Violence
An excerpt from "Report on Montgomery a Year After" discusses the violence that followed the boycott:
"A year ago, in the first days of bus integration, Montgomery was a city caught in a swelling tide of racial violence. Telephoned and mailed warnings couched in foul language, shootings at buses, dynamitings of homes and churches--these suddenly threatened to become the frightening pattern of everyday life in a proud city once known throughout the South for its quiet and genial ways. The high point in this campaign of terror was reached one night when four Negro churches and the home of a young white Lutheran, Robert Graetz, were bombed in the space of a single hour. Thereupon the City Commissioners, avowed members of the militantly segregationist White Citizens Council, ignoring the plea of the bus companies for police protection, ordered the integrated buses off the streets.
For six days and nights the city was without a public transportation system of any kind. A complete breakdown in the economic life of the community, and in law and order itself seemed imminent...
Integration on the buse since that initial threatening period has proceeded orderly enough. One reason is that many Negro passengers (not the young, however) continue to sit in the rear of the buses by themselves. There are occasional minor incidents, but no serious flare-up has occurred.
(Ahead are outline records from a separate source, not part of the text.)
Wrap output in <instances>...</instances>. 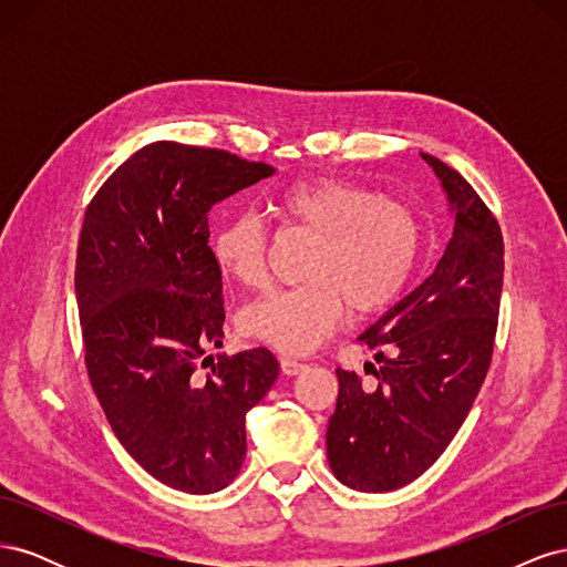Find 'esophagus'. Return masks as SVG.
<instances>
[{
  "label": "esophagus",
  "mask_w": 567,
  "mask_h": 567,
  "mask_svg": "<svg viewBox=\"0 0 567 567\" xmlns=\"http://www.w3.org/2000/svg\"><path fill=\"white\" fill-rule=\"evenodd\" d=\"M302 369H305V364H302V362H298V359L281 357V371H284L286 375H298Z\"/></svg>",
  "instance_id": "34e87169"
}]
</instances>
Although the white people of Montgomery hardly regard the end of segregation on the buses as a gratifying change, an interesting new atttitude toward the Negro does seem to be developing. This can best be described, perhaps, as a reflection of the secret admiration aroused by the unexampled display of Negro unity, fortitude, and leadership."
Peace
Eventually, our nation found peace. Though America is not perfect, it is progressing. In the words of Claudette Colvin:
"I know that segregation isn't dead-- just look as schools and neighborhoods and workplaces, and you can see that it's still all over America...But at least those degrading signs, 'White' and 'Colored', are gone...We forced white people to take a different view...The civil rights movement cleared the way legally so we could progress. I'm glad I was part of that...I knew then and I know now that, when it comes to justice, there is no way to get it...You have to take a stand and say, 'This is not right.' And I did."